[Entries on spatial positioning]
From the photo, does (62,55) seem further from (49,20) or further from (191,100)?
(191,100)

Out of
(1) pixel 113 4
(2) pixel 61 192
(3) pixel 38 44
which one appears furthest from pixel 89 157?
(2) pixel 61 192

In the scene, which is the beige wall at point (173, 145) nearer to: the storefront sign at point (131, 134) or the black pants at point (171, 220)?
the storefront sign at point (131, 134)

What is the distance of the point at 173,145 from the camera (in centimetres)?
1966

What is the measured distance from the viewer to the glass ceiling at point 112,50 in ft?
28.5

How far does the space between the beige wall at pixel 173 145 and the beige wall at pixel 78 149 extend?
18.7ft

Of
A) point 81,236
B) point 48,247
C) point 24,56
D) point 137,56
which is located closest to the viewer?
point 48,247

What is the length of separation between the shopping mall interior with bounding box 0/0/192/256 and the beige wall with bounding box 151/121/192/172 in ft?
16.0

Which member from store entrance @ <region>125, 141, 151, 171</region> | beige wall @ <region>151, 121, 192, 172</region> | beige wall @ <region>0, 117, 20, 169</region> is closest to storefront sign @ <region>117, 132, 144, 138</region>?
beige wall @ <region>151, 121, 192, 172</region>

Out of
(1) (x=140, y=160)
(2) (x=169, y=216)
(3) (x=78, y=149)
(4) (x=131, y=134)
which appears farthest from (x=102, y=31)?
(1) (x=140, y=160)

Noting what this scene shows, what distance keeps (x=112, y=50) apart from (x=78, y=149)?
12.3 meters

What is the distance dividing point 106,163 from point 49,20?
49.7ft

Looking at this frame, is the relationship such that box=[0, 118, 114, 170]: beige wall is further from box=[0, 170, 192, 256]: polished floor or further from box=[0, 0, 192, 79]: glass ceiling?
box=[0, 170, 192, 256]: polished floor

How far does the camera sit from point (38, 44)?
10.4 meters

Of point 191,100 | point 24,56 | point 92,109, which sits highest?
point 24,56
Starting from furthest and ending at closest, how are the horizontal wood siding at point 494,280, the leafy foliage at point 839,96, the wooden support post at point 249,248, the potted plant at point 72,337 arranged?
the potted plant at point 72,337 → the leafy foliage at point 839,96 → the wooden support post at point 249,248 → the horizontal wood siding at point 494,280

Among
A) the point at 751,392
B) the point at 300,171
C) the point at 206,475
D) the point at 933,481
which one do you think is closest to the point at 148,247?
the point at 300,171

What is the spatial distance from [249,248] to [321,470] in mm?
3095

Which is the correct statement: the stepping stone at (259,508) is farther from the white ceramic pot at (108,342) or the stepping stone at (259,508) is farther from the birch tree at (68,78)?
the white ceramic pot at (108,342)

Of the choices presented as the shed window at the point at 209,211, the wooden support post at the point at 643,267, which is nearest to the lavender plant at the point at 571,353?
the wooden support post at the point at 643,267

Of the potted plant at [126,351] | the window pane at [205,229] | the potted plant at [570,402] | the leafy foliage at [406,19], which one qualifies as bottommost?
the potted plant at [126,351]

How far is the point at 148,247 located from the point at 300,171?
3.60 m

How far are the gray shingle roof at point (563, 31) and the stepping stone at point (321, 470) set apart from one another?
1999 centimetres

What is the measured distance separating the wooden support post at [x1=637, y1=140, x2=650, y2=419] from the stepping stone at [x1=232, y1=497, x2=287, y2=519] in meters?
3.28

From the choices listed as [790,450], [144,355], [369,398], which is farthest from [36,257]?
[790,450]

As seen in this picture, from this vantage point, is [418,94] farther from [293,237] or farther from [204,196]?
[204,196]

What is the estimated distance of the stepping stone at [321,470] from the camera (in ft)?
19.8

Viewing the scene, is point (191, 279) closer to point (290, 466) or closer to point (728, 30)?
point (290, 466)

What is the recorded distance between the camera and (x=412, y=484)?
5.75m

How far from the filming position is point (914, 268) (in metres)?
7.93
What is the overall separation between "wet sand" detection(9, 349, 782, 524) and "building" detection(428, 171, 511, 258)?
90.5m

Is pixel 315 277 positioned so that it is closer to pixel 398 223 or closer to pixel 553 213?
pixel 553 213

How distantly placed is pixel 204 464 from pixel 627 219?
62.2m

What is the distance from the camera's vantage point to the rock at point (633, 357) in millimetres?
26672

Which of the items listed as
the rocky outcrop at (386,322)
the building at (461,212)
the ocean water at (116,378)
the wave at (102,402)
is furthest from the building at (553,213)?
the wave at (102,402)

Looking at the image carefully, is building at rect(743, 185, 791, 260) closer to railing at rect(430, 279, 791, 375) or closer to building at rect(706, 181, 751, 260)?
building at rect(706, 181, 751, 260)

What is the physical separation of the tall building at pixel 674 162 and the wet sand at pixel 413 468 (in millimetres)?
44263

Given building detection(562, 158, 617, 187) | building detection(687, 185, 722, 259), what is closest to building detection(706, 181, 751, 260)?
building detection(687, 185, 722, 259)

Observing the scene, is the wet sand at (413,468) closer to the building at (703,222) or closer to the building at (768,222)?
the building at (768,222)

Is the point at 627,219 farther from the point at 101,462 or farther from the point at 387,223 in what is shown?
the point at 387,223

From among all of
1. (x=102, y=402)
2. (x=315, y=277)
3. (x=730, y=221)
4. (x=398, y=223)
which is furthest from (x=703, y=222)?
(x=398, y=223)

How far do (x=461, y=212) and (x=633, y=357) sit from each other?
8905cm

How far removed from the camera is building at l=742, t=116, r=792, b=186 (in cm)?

> EXERCISE TASK: Return every line of the records above that contains the word "glass", matching case exactly.

> ANSWER BELOW:
What is the measured distance from the viewer to the glass ceiling at point 112,50 in ft?
Looking at this frame, is the relationship such that box=[0, 118, 114, 170]: beige wall is further from box=[0, 170, 192, 256]: polished floor or further from box=[0, 0, 192, 79]: glass ceiling?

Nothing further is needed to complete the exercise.